Silicon Valley partout

CAMBRIDGE – Durant les dernières décennies du XXème siècle, Silicon Valley fut l’épicentre inégalé de l’innovation en matière de technologie de pointe. D’autres régions ont essayé d’imiter son succès, sans jamais y parvenir. Sophia Antipolis en France, une tentative descendante du gouvernement pour créer un pôle d’innovation près de Cannes, n’a jamais évolué au-delà de ses origines. Elle est restée une technopole relativement tranquille en dépit de son nom mythologique, de son climat proche de celui de la Californie et de la gastronomie incomparable de cette région.

Toutefois au XXIème siècle, la Silicon Valley a connu une concurrence plus acharnée, comme en témoigne le nombre croissant de sites qui ont apposé cet élément chimique à leur nom : Silicon Alley (New York), Silicon Wadi (Tel Aviv), Silicon Sentier (Paris), etc. À Londres, par exemple, l’apparition de Silicon Roundabout à la fin des années 2000 a presque surpris le gouvernement britannique. Rebaptisé aujourd’hui Tech City, le pôle d’innovation dans le vieux quartier de Shoreditch est devenu le principal moteur économique et le principal attracteur de talents de Londres.

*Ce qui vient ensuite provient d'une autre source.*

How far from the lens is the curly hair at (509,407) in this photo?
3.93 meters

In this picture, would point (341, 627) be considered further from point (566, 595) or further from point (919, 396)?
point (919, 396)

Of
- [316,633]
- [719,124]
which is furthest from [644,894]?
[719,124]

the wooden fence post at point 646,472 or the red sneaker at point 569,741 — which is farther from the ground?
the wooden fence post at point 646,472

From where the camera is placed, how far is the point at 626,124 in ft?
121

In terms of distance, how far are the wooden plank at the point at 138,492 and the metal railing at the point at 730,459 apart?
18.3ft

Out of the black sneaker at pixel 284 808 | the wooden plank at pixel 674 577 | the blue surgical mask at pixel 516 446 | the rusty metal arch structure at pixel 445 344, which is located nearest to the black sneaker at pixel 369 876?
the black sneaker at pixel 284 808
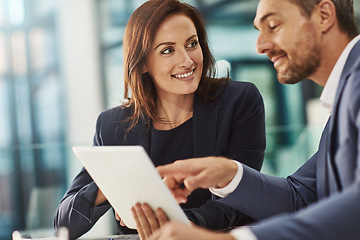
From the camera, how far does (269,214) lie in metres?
1.34

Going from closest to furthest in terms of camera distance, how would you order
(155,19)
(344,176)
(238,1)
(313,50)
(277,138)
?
(344,176) < (313,50) < (155,19) < (277,138) < (238,1)

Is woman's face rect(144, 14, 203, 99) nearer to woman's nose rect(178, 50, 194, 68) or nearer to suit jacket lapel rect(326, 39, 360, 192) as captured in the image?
woman's nose rect(178, 50, 194, 68)

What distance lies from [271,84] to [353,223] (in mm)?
4724

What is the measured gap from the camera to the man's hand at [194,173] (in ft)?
3.60

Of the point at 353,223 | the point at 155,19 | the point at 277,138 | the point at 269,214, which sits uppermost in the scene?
the point at 155,19

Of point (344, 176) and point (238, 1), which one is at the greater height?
point (238, 1)

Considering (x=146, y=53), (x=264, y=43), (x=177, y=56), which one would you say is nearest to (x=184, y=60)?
(x=177, y=56)

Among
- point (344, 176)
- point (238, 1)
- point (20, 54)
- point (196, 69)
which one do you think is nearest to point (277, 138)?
point (238, 1)

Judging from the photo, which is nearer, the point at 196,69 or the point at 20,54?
the point at 196,69

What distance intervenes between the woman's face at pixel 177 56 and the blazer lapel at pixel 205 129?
10cm

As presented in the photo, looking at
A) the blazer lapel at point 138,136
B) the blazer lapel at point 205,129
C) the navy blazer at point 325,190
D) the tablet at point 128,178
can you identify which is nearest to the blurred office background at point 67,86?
the blazer lapel at point 138,136

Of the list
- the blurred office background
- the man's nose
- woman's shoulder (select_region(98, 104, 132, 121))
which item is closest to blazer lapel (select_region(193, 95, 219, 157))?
woman's shoulder (select_region(98, 104, 132, 121))

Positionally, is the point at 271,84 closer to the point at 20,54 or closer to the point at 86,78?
the point at 86,78

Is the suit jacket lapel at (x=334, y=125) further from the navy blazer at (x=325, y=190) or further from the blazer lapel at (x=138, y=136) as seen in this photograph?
the blazer lapel at (x=138, y=136)
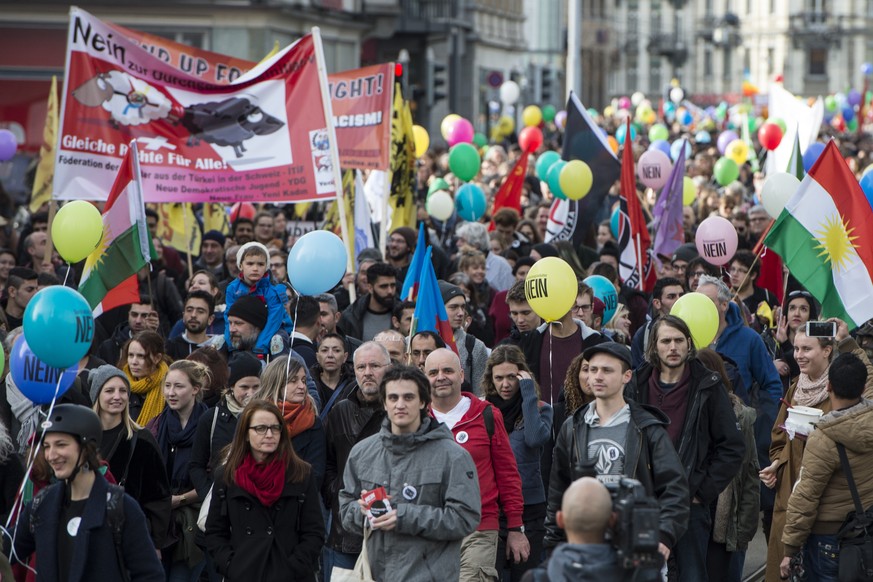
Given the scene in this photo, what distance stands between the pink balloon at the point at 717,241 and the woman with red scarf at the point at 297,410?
14.8ft

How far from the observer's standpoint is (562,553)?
4.79 m

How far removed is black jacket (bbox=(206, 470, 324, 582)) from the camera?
251 inches

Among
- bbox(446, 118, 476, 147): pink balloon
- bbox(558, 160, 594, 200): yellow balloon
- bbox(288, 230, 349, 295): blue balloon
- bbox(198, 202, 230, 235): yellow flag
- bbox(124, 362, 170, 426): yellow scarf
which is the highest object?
bbox(446, 118, 476, 147): pink balloon

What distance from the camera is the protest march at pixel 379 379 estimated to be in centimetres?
598

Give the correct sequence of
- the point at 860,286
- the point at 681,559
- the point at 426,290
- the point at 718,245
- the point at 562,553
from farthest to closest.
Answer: the point at 718,245 → the point at 860,286 → the point at 426,290 → the point at 681,559 → the point at 562,553

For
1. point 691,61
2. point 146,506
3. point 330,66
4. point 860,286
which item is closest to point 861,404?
point 860,286

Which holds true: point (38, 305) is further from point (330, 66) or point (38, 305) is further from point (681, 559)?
point (330, 66)

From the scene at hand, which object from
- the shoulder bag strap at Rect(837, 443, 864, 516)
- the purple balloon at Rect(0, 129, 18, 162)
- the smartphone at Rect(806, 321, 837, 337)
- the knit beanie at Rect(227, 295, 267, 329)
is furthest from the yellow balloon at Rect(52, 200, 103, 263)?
the purple balloon at Rect(0, 129, 18, 162)

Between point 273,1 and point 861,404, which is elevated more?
point 273,1

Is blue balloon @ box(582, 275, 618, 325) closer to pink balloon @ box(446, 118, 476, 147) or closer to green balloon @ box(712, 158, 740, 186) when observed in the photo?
green balloon @ box(712, 158, 740, 186)

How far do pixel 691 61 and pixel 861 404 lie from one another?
11089cm

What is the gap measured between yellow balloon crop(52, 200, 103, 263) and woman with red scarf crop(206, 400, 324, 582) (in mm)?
2987

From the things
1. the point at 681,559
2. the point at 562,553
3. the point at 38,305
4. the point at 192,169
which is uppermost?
the point at 192,169

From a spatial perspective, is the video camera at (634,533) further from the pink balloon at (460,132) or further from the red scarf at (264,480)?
the pink balloon at (460,132)
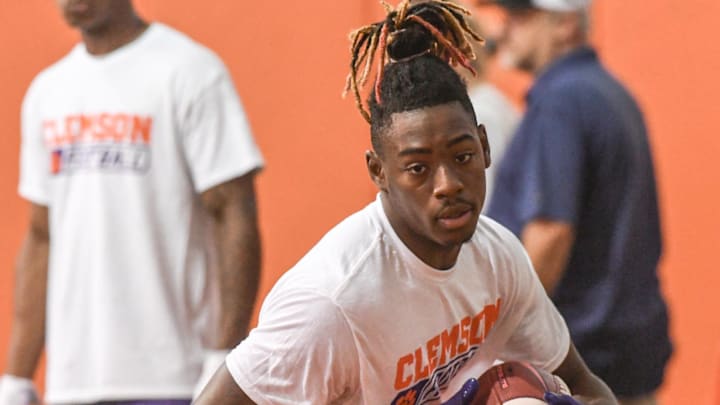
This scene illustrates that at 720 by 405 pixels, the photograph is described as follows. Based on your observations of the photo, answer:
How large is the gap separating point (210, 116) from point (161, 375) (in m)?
0.59

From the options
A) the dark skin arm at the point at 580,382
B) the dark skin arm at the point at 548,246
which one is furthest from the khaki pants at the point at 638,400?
the dark skin arm at the point at 580,382

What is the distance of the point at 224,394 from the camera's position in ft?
7.98

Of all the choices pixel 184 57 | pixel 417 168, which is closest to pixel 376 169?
pixel 417 168

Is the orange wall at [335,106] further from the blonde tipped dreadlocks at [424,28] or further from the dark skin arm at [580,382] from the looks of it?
the blonde tipped dreadlocks at [424,28]

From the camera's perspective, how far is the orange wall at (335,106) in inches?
182

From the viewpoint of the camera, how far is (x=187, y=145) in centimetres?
358

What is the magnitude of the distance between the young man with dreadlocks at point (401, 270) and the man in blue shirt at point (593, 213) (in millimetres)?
1056

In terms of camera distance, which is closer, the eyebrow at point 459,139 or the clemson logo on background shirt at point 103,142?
the eyebrow at point 459,139

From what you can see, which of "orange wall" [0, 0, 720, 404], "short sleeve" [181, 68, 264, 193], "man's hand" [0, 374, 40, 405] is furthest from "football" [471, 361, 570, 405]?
"orange wall" [0, 0, 720, 404]

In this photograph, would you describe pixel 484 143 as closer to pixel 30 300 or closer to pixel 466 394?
pixel 466 394

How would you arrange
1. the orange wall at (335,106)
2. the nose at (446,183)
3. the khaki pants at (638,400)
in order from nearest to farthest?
the nose at (446,183), the khaki pants at (638,400), the orange wall at (335,106)

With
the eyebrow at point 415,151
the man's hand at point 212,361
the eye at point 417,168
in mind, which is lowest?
the man's hand at point 212,361

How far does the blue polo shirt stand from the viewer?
3672 millimetres

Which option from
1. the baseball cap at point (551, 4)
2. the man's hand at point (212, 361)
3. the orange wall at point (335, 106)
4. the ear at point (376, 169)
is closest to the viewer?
the ear at point (376, 169)
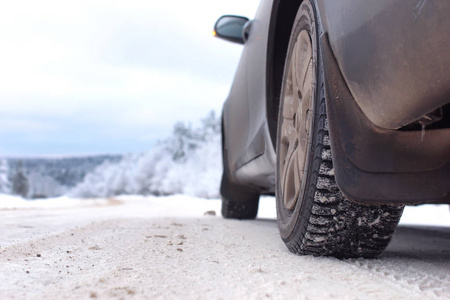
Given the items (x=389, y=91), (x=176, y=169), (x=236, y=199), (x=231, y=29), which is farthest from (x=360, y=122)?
(x=176, y=169)

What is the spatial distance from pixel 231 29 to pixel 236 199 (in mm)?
1913

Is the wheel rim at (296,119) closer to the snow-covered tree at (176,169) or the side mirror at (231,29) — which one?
the side mirror at (231,29)

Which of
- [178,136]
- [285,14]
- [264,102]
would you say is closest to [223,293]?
[264,102]

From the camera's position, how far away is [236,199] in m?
4.82

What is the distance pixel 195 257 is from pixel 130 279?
21.4 inches

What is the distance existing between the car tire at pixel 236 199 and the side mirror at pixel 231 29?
1.42 metres

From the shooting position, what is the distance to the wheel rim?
187 centimetres

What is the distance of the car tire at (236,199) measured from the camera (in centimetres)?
474

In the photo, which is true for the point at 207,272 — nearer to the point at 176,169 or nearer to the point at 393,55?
the point at 393,55

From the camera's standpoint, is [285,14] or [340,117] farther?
[285,14]

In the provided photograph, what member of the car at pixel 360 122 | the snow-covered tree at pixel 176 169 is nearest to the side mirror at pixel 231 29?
the car at pixel 360 122

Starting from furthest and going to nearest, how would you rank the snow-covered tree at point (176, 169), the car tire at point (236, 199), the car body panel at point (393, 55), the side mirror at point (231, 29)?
the snow-covered tree at point (176, 169)
the car tire at point (236, 199)
the side mirror at point (231, 29)
the car body panel at point (393, 55)

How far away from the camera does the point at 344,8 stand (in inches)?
58.2

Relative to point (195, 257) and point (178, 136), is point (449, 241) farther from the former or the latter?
point (178, 136)
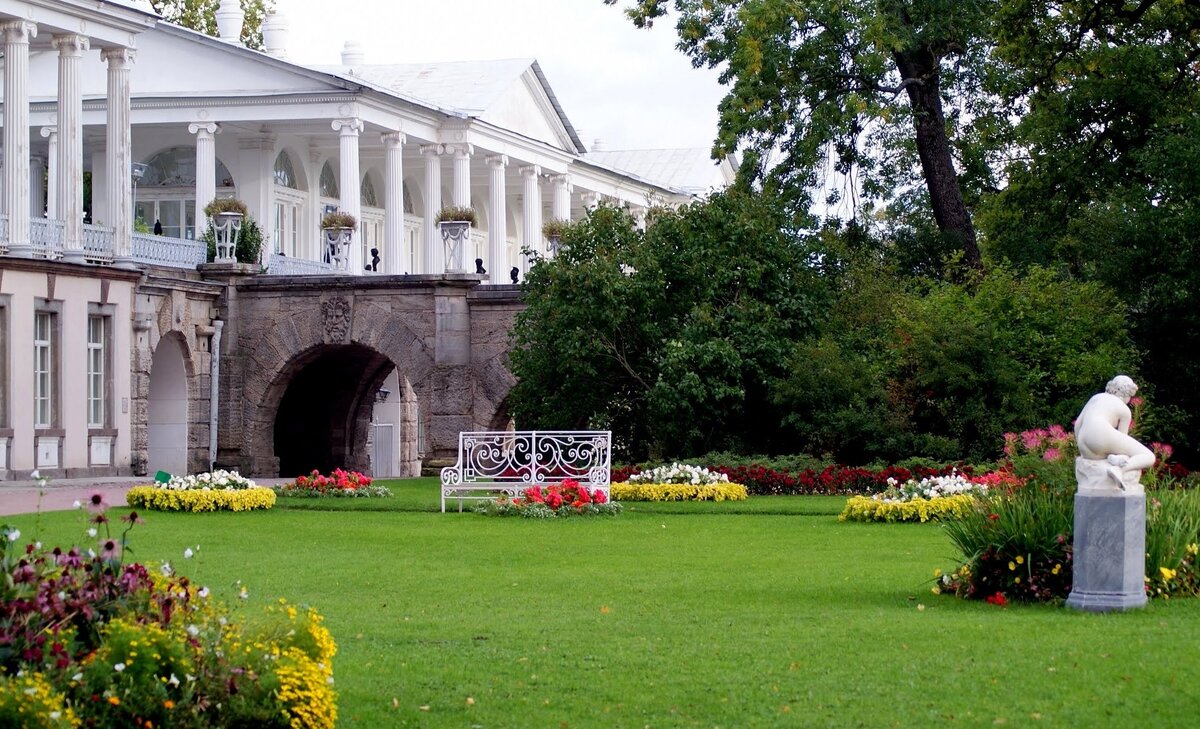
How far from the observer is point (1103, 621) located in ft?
35.1

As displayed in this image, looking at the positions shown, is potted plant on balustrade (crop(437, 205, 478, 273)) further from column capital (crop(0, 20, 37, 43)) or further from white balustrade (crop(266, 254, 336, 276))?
column capital (crop(0, 20, 37, 43))

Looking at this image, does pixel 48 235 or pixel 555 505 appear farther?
pixel 48 235

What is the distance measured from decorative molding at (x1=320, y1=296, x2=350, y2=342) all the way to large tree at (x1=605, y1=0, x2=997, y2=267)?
25.7 feet

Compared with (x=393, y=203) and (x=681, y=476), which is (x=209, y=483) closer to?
(x=681, y=476)

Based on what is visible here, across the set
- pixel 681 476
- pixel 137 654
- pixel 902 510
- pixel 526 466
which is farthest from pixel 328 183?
pixel 137 654

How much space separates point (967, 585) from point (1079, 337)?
51.2 feet

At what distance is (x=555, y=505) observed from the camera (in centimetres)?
2094

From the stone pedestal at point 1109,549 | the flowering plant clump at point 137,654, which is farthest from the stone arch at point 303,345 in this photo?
the flowering plant clump at point 137,654

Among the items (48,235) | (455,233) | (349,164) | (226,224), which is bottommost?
(48,235)

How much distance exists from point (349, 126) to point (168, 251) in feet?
28.2

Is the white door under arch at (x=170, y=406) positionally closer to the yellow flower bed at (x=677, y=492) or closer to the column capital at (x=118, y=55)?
the column capital at (x=118, y=55)

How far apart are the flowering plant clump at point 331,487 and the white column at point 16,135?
7.86 m

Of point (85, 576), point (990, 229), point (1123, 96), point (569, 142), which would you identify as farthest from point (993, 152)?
point (85, 576)

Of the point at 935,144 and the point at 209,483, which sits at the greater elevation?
the point at 935,144
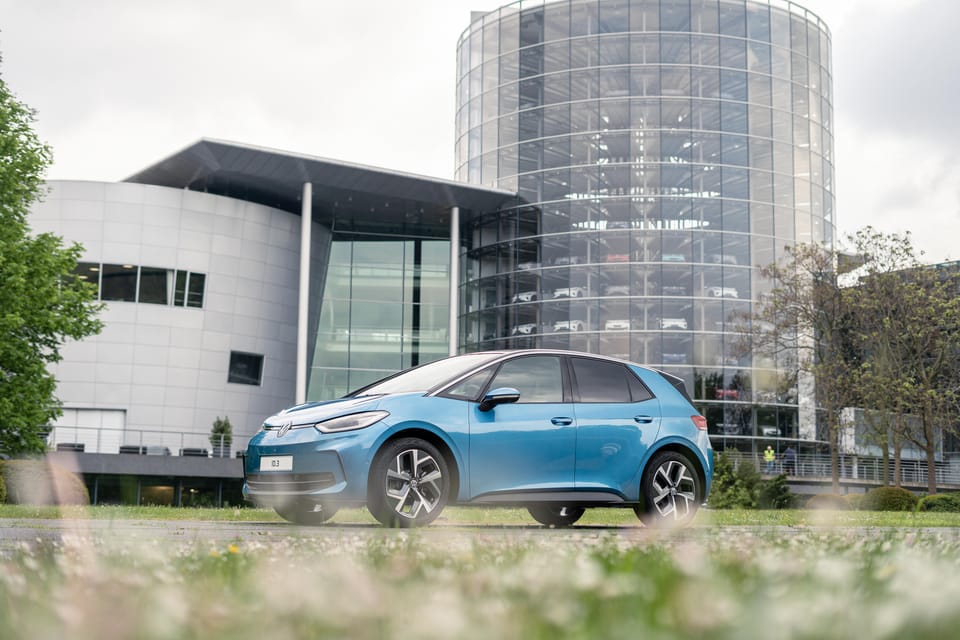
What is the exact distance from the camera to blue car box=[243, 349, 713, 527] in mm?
8141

Le même scénario se répète partout dans le monde. À Berlin, une nouvelle start-up est créée toutes les 20 minutes. Paris construit en ce moment-même ce qui sera le plus grand incubateur de talents de toute l’Europe à Halle Freyssinet. Et à Tel Aviv, l’expression « Startup Nation » est passée du slogan politique au statut de réalité économique.

Pour la première fois, les « licornes » (les start-ups dont la valorisation dépasse 1 milliard de dollars) ne sont plus le privilège exclusif des États-Unis : une réalité impensable il y a seulement quelques années. Une brillante génération de la jeunesse du monde entier (de Bombay à Prague et du Kenya à Singapour), mise sur l’innovation et les fonds de capital-risque américains, aidée par un accès au financement à bas prix pour assouvir ses appétits d’investissements à l’étranger.

Plusieurs facteurs expliquent ce phénomène. Dans une économie mondialisée, les flux de capitaux se sont accélérés. Leur portée a également été étendue. Les innovateurs du monde entier peuvent mobiliser le soutien des bailleurs de capital-risque traditionnels ou celui des plates-formes de financement participatif (crowdfunding) comme Kickstarter. Les idées se déplacent encore plus vite, propulsées, aidées et renforcées par Internet. Et la possibilité de les transformer suit la même cadence, grâce aux chaînes d’approvisionnement mondiales et aux nouvelles technologies comme l’impression 3D, qui réduisent les délais de mise en œuvre.

En outre, la Grande récession qui a suivi la crise financière mondiale de 2008 a bouleversé les secteurs d’activités traditionnels, en créant un excédent important de talents créatifs et des espaces de travail à des prix abordables. Une population active très mobile, instruite et disposant d’une culture de la prise de risque converge vers les pôles urbains. Elle y trouve l’excitation de la vie urbaine, la disponibilité d’espaces de travail collaboratifs et une gamme de mécanismes de soutien qui contribuent à maintenir le rythme de l’innovation.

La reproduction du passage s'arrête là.